A Organização Mundial do Comércio iniciou, nesta segunda-feira (03/06), o exame da sobretaxa de importação de aço adotada pelo governo dos Estados Unidos e criticada internacionalmente. Para proteger a própria indústria do aço contra as importações, sobretudo da Europa, as autoridades americanas adotaram a sobretaxa aduaneira que atinge até 30% do valor do produto.

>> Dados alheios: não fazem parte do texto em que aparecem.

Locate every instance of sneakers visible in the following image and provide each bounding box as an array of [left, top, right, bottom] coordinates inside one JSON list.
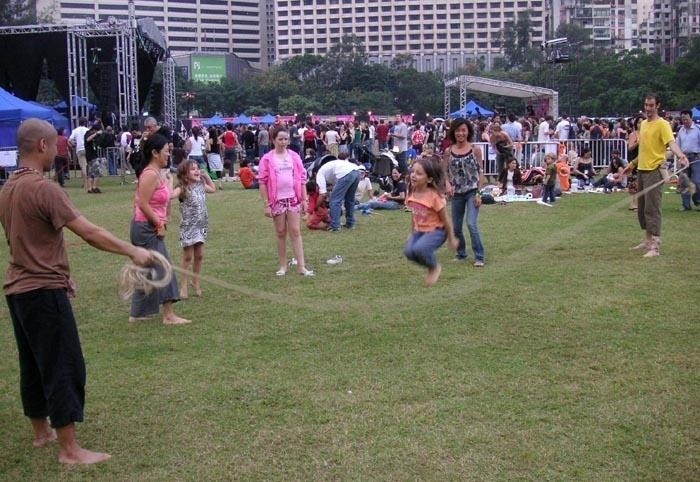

Atendendo a uma reivindicação da União Européia, foi constituído um grêmio composto por três peritos em comércio internacional, que dará um parecer sobre a legitimidade das taxas alfandegárias cobradas pelos EUA. O laudo pericial deverá ser apresentado até o final do corrente ano, no mais tardar. O processo junto à OMC foi iniciado pela União Européia, que conta com o apoio do Japão, da Coréia do Sul e da China.

Processo demorado

Ainda não foram nomeados os três peritos que integrarão a comissão encarregada de examinar a questão. Isto deverá ocorrer dentro de um mês, no mais tardar. Os Estados Unidos rechaçam a acusação européia de protecionismo e já lograram impedir a aprovação pela OMC do primeiro requerimento feito pela UE. A questão poderá ter uma decisão delongada, pois a parte perdedora poderá apresentar recurso. Neste caso, não se poderá contar com uma sentença definitiva antes do final de 2003.

As sobretaxas americanas foram decretadas em março último e deverão entrar em vigor a partir do ano que vem. Para os países exportadores de aço da União Européia, a decisão de Washington representará perdas totais da ordem de 4,3 bilhões de euros em 2003, segundo os cálculos feitos por Bruxelas. Além do processo movido junto à Organização Mundial do Comércio, a Comissão Européia decidiu adotar, como represália, sobretaxas à importação de uma série de produtos americanos, tão logo entrem em vigor as novas taxas aduaneiras dos EUA.